### WHAT IS REQUIRED
Starting at the line that contains "In terms of" and continuing through the last line of the entries below, recast those lines as a Markdown table with the columns Row and Line, giving each line a row number and leaving out blank lines.

Entries on scene geometry:
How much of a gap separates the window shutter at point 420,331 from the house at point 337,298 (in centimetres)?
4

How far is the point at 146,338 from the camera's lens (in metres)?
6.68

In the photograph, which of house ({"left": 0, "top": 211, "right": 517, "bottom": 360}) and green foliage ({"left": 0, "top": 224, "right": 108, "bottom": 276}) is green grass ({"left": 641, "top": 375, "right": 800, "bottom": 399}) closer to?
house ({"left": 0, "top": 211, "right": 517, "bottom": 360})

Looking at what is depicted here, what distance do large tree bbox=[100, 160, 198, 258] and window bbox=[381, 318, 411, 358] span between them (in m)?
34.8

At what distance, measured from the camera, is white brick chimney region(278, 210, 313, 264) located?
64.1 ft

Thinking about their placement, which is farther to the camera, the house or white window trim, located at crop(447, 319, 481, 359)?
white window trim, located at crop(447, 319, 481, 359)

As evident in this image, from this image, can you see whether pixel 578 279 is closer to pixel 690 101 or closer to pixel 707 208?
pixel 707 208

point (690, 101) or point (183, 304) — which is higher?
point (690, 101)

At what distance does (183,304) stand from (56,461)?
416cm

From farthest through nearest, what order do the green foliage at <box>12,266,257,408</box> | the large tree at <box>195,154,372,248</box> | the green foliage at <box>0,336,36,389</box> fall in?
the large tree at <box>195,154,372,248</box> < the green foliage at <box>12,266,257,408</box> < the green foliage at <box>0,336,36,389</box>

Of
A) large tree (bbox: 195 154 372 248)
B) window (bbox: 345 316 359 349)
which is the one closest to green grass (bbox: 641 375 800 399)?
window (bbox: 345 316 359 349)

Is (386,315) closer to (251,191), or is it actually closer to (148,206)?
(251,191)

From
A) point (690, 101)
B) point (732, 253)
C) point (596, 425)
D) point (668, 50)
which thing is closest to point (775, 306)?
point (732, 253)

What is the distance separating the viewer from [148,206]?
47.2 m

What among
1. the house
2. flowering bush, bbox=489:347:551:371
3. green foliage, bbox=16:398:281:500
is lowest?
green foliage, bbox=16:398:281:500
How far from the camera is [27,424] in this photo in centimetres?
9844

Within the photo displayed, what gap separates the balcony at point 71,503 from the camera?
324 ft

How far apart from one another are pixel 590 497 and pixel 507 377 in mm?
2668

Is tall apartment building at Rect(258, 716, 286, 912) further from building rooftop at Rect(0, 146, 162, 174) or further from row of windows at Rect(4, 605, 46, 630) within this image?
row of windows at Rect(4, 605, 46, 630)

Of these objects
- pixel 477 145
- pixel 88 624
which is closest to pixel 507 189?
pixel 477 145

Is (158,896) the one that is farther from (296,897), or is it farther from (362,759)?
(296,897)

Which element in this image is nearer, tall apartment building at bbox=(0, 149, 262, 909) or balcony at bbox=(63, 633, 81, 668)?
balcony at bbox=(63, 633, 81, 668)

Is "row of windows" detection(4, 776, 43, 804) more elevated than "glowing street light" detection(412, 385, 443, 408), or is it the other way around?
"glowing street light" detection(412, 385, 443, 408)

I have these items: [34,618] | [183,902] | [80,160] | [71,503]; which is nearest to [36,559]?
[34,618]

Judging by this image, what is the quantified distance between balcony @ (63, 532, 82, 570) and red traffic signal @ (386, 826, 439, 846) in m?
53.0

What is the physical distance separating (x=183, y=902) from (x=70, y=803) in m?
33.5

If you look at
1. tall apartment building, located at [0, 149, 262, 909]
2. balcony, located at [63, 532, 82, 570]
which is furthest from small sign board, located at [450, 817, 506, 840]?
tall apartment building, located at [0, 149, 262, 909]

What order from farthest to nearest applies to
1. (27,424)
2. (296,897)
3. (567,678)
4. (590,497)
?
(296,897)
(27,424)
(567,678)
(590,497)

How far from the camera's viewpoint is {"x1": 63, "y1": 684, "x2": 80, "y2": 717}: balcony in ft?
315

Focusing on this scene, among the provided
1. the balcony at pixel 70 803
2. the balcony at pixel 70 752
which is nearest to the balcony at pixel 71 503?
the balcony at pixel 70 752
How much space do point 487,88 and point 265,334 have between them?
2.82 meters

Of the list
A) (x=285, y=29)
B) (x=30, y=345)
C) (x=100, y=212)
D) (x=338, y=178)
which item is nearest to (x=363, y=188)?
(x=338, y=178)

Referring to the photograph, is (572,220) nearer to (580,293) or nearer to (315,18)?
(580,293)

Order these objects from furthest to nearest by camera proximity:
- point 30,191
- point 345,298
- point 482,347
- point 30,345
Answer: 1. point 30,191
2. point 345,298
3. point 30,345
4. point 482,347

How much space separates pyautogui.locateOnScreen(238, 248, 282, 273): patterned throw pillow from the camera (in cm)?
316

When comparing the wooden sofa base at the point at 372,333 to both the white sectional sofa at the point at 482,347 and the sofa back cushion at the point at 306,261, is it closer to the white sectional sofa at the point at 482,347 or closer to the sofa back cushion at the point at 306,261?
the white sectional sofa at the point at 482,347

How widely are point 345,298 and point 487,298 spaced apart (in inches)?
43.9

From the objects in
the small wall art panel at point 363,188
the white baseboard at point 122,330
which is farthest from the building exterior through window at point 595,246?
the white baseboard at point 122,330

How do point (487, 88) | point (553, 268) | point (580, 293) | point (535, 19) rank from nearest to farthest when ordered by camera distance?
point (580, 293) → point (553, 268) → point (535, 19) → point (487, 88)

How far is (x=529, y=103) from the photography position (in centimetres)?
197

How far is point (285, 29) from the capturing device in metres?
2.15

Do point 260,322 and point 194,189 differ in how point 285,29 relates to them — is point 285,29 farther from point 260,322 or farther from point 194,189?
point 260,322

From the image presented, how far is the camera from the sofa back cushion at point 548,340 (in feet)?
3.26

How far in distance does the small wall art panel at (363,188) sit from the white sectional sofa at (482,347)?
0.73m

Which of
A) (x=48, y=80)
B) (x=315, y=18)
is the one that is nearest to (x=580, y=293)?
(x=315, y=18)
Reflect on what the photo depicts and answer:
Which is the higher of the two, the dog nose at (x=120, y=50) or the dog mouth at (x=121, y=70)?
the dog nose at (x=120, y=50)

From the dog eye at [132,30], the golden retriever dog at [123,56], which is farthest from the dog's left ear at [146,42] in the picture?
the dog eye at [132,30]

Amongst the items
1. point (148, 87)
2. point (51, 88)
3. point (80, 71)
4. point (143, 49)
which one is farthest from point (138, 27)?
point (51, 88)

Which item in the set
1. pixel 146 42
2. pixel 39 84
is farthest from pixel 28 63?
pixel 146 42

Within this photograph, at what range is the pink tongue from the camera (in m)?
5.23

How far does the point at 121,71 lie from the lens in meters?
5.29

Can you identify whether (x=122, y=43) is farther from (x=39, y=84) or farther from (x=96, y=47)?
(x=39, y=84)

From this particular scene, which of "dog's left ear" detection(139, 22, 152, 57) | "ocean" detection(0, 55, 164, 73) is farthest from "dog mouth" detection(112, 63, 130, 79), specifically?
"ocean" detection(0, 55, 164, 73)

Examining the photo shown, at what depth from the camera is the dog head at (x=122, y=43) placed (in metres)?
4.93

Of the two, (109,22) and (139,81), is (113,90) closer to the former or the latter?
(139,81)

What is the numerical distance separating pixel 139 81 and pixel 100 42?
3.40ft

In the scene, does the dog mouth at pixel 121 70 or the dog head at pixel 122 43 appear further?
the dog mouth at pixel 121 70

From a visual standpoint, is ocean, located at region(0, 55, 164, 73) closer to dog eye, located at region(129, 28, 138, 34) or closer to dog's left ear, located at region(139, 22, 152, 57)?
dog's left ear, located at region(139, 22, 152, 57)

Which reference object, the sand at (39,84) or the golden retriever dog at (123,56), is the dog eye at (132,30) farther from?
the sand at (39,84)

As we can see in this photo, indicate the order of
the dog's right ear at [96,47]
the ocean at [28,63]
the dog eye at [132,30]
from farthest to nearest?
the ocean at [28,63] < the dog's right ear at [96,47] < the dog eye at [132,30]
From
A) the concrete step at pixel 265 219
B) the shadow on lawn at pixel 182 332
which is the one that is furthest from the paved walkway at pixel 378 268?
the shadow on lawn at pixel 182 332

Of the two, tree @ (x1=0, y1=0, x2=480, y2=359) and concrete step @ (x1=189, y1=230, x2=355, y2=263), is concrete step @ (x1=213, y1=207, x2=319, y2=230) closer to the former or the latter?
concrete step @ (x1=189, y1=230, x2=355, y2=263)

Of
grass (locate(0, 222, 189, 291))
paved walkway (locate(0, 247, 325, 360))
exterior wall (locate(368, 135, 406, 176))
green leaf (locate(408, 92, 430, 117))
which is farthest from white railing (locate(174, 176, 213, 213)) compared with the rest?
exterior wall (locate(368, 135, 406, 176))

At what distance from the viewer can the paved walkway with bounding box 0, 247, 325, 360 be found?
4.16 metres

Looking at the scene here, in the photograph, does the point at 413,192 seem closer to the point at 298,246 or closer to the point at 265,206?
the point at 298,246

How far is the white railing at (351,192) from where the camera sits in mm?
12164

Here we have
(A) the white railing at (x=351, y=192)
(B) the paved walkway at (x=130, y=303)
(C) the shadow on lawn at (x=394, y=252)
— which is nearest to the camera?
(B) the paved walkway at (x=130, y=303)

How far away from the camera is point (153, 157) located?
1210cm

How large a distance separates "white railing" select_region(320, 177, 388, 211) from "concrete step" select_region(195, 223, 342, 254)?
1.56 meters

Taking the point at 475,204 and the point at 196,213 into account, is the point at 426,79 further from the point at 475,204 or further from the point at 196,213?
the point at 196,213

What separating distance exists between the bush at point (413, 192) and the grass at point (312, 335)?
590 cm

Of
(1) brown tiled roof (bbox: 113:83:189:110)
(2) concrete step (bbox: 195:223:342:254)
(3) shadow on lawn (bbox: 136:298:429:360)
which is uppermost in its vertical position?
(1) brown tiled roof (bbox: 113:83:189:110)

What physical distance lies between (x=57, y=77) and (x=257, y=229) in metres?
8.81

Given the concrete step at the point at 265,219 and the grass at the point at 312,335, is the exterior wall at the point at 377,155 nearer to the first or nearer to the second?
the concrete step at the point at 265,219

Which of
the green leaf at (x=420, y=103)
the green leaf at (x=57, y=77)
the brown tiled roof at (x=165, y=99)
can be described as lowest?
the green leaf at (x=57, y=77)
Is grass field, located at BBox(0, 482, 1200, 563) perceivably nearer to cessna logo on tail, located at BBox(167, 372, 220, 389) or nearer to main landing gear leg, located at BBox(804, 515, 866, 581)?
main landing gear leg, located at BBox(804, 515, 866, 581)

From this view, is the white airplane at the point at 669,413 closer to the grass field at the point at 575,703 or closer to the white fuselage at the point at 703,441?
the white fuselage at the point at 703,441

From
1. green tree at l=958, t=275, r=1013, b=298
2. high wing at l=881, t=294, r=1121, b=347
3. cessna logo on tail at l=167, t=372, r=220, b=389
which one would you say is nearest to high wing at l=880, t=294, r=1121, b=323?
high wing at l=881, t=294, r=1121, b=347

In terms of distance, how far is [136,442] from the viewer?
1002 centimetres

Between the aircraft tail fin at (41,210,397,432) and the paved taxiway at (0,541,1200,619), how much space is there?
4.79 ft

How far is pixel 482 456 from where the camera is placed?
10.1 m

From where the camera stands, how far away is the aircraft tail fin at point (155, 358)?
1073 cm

### WRITTEN ANSWER
| Row | Line |
|---|---|
| 1 | In terms of distance, how far is [136,442] from the viewer? |
| 2 | 1002 centimetres |
| 3 | Between the aircraft tail fin at (41,210,397,432) and the paved taxiway at (0,541,1200,619), how much space is there? |
| 4 | 4.79 ft |
| 5 | How far is pixel 482 456 from where the camera is placed? |
| 6 | 10.1 m |
| 7 | From where the camera stands, how far away is the aircraft tail fin at point (155, 358)? |
| 8 | 1073 cm |